Publication information
- Publisher: Dynamite Entertainment
- Schedule: Bi-monthly
- Format: Limited series
- Genre: Superhero;
- Publication date: September 6, 2013 – April 7, 2014
- No. of issues: 5
- Main character(s): Dale Arden Flash Gordon Lothar Mandrake the Magician The Phantom Professor Zarkov

Creative team
- Written by: Jeff Parker
- Artist(s): Marc Laming
- Letterer(s): Simon Bowland
- Colorist(s): Jordan Boyd

Collected editions
- Kings Watch: ISBN 1606904868

= Kings Watch =

Comic book series

Kings Watch is a bi-monthly comic book limited series written by Jeff Parker and drawn by Marc Laming. It was published by Dynamite Entertainment from September 6, 2013 to April 7, 2014. It is a crossover featuring Flash Gordon, the Phantom, and Mandrake the Magician from King Features Syndicate.
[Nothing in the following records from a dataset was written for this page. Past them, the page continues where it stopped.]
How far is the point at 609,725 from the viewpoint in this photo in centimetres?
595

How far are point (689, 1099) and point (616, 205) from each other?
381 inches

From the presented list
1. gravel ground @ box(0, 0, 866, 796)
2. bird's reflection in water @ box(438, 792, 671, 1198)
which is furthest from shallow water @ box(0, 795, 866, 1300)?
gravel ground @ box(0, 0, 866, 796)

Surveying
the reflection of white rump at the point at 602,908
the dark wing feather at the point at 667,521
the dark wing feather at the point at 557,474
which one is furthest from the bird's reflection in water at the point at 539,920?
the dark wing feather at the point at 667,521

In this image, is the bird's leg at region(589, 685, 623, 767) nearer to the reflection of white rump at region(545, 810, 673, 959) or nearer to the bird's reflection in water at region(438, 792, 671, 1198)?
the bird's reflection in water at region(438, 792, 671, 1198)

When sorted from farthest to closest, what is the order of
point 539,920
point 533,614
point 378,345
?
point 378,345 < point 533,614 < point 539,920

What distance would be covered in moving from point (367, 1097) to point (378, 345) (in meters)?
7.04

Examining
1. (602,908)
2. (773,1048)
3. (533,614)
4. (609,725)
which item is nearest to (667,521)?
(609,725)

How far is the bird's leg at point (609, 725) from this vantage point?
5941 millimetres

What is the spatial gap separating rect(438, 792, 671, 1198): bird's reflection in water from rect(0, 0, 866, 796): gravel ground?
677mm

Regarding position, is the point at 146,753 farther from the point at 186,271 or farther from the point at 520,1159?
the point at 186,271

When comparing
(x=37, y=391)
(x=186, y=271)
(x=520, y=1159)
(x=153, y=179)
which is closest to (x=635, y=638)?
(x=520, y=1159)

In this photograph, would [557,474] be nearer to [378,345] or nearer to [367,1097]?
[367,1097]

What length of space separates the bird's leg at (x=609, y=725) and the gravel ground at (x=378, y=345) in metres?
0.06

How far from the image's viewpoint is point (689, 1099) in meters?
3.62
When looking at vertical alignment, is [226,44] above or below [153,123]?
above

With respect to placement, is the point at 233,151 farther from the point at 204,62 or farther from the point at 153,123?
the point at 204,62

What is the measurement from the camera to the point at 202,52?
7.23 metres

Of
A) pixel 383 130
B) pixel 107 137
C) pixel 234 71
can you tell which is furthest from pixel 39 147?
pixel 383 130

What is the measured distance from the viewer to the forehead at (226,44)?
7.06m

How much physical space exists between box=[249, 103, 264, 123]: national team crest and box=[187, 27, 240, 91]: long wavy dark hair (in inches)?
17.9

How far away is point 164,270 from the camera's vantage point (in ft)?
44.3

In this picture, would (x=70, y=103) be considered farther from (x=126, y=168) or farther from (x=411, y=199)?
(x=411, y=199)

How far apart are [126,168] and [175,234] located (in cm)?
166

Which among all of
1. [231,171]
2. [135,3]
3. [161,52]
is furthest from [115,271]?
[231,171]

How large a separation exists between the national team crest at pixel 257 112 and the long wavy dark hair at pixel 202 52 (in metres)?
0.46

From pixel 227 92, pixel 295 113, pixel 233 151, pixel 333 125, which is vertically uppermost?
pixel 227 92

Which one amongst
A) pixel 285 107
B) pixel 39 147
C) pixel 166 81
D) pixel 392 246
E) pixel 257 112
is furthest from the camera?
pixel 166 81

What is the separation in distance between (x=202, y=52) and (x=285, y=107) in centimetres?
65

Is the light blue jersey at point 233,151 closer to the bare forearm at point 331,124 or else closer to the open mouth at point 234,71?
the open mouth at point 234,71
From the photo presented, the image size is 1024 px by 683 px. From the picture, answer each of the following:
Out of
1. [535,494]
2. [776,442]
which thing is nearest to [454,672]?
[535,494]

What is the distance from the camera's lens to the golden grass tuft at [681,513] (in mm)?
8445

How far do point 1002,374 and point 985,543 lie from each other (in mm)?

The trade paperback edition was released on August 13, 2014.

== Premise ==
When strange phenomena fill the skies and all humanity shares a similar vision, Flash Gordon, the Phantom, and Mandrake the Magician join forces to face a threat that is related to the Cult of the Cobra.

== Sequel ==
A sequel titled Kings Quest was released from May to September 2016.